> THE REQUEST
Exactly as they appear, output all of the entries.

> RECORDS FOR THIS EXERCISE
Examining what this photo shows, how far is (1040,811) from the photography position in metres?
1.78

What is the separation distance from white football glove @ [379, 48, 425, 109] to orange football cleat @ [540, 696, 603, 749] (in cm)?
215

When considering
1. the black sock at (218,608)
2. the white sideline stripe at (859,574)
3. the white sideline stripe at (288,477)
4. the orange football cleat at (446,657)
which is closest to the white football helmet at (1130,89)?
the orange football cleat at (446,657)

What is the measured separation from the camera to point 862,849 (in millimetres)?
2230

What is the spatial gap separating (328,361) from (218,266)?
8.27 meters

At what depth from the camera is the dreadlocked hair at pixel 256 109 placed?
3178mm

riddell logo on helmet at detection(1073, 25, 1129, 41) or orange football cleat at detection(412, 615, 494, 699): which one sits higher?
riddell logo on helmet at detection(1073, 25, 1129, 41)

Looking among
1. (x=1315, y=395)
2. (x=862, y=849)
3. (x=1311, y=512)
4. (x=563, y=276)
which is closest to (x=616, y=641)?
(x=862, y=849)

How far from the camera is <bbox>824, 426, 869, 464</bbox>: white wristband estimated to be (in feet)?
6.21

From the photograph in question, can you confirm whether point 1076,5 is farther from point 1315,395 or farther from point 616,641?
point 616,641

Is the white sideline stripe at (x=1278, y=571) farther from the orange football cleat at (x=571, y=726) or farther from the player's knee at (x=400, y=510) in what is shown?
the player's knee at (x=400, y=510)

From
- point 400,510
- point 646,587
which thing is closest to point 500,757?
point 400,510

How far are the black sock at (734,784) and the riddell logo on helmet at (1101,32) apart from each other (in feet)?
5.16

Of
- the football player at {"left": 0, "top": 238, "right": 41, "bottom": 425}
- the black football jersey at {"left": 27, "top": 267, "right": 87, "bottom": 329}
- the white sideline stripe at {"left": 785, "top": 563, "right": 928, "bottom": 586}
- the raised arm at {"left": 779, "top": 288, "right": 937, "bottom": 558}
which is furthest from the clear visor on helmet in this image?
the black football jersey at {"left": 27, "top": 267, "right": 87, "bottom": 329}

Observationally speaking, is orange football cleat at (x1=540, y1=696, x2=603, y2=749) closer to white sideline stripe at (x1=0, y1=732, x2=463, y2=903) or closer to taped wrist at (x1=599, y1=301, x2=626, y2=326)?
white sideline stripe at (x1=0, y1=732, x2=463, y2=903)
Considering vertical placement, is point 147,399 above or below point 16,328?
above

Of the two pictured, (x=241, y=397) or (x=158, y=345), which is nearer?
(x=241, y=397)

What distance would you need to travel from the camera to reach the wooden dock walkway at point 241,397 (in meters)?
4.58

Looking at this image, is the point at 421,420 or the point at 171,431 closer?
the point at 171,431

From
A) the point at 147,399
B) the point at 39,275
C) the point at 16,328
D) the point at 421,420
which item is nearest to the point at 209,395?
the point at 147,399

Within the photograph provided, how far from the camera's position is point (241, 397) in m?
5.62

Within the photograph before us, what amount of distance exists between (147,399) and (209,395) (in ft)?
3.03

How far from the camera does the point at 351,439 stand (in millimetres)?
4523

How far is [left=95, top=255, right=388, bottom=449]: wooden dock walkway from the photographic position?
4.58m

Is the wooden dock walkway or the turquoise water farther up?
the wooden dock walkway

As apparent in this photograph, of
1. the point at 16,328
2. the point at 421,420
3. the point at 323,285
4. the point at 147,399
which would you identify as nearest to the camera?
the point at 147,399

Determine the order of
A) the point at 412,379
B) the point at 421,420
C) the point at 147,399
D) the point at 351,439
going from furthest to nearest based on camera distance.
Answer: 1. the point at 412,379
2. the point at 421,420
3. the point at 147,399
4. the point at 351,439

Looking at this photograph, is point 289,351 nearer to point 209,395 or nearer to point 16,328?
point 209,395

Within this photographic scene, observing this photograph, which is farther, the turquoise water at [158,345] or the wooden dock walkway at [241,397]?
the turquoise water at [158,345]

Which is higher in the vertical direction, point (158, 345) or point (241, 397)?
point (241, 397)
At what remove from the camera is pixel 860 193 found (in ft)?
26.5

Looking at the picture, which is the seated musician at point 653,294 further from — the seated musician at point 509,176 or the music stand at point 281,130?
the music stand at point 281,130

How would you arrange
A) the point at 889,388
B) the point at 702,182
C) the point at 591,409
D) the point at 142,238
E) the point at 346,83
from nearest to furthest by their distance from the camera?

> RESULT
Examining what this photo shows, how far is (1040,811) from the photography position in metres?
1.78

What is the separation distance from white football glove @ [379, 48, 425, 109] to orange football cleat @ [540, 696, 603, 749] (in cm)?
215

When considering
1. the black sock at (218,608)
2. the white sideline stripe at (859,574)
3. the white sideline stripe at (288,477)
4. the orange football cleat at (446,657)
which is closest to the white football helmet at (1130,89)?
the orange football cleat at (446,657)

What is the measured separation from the camera to point 862,849 (in millimetres)?
2230

What is the spatial gap separating (328,361) from (218,266)?
8.27 meters

At what depth from the camera is the dreadlocked hair at pixel 256 109 placed?
3178mm

riddell logo on helmet at detection(1073, 25, 1129, 41) or orange football cleat at detection(412, 615, 494, 699): which one sits higher?
riddell logo on helmet at detection(1073, 25, 1129, 41)

Looking among
1. (x=1315, y=395)
2. (x=862, y=849)
3. (x=1311, y=512)
4. (x=563, y=276)
which is closest to (x=616, y=641)?
(x=862, y=849)

How far from the camera is <bbox>824, 426, 869, 464</bbox>: white wristband estimated to be (in feet)?
6.21

From the photograph in question, can you confirm whether point 1076,5 is farther from point 1315,395 or farther from point 616,641?
point 616,641

Is the white sideline stripe at (x=1278, y=571) farther from the orange football cleat at (x=571, y=726) or farther from the player's knee at (x=400, y=510) in what is shown?
the player's knee at (x=400, y=510)

From
- point 400,510
- point 646,587
which thing is closest to point 500,757?
point 400,510

How far are the black sock at (734,784) and the riddell logo on helmet at (1101,32) apart from each other (in feet)?
5.16

Of
- the football player at {"left": 0, "top": 238, "right": 41, "bottom": 425}
- the black football jersey at {"left": 27, "top": 267, "right": 87, "bottom": 329}
- the white sideline stripe at {"left": 785, "top": 563, "right": 928, "bottom": 586}
- the raised arm at {"left": 779, "top": 288, "right": 937, "bottom": 558}
which is furthest from the clear visor on helmet in this image?
the black football jersey at {"left": 27, "top": 267, "right": 87, "bottom": 329}

Observationally speaking, is orange football cleat at (x1=540, y1=696, x2=603, y2=749) closer to white sideline stripe at (x1=0, y1=732, x2=463, y2=903) or closer to taped wrist at (x1=599, y1=301, x2=626, y2=326)?
white sideline stripe at (x1=0, y1=732, x2=463, y2=903)
Considering vertical placement, is point 147,399 above or below point 16,328?
above

Of the two pictured, (x=241, y=397) or (x=158, y=345), which is nearer?
(x=241, y=397)

What distance would you need to travel from the camera to reach the wooden dock walkway at point 241,397 (in meters)?
4.58

Looking at this image, is the point at 421,420 or the point at 171,431 closer?
the point at 171,431

From
A) the point at 147,399
B) the point at 39,275
C) the point at 16,328
D) the point at 421,420
which item is nearest to the point at 209,395?
the point at 147,399

Within the photograph provided, how far from the camera's position is point (241, 397) in m?
5.62

Within the photograph before us, what amount of distance exists between (147,399) and (209,395) (in ft)?
3.03

How far from the camera does the point at 351,439 stand (in millimetres)?
4523

How far is [left=95, top=255, right=388, bottom=449]: wooden dock walkway from the photographic position?
4.58m

Is the wooden dock walkway or the turquoise water farther up?
the wooden dock walkway

As apparent in this photograph, of
1. the point at 16,328
2. the point at 421,420
3. the point at 323,285
4. the point at 147,399
which would you identify as nearest to the camera?
the point at 147,399

Determine the order of
A) the point at 412,379
B) the point at 421,420
C) the point at 147,399
D) the point at 351,439
going from furthest to nearest based on camera distance.
Answer: 1. the point at 412,379
2. the point at 421,420
3. the point at 147,399
4. the point at 351,439

Looking at this photograph, is point 289,351 nearer to point 209,395 or nearer to point 16,328?
point 209,395

Within this photographic scene, observing this photograph, which is farther, the turquoise water at [158,345] or the wooden dock walkway at [241,397]?
the turquoise water at [158,345]

Which is higher in the vertical direction, point (158, 345) or point (241, 397)?
point (241, 397)
At what remove from the camera is pixel 860 193 found (in ft)?
26.5

Looking at the picture, which is the seated musician at point 653,294 further from — the seated musician at point 509,176 or the music stand at point 281,130?
the music stand at point 281,130

How would you arrange
A) the point at 889,388
B) the point at 702,182
C) the point at 591,409
D) the point at 142,238
E) the point at 346,83
from nearest to furthest by their distance from the camera?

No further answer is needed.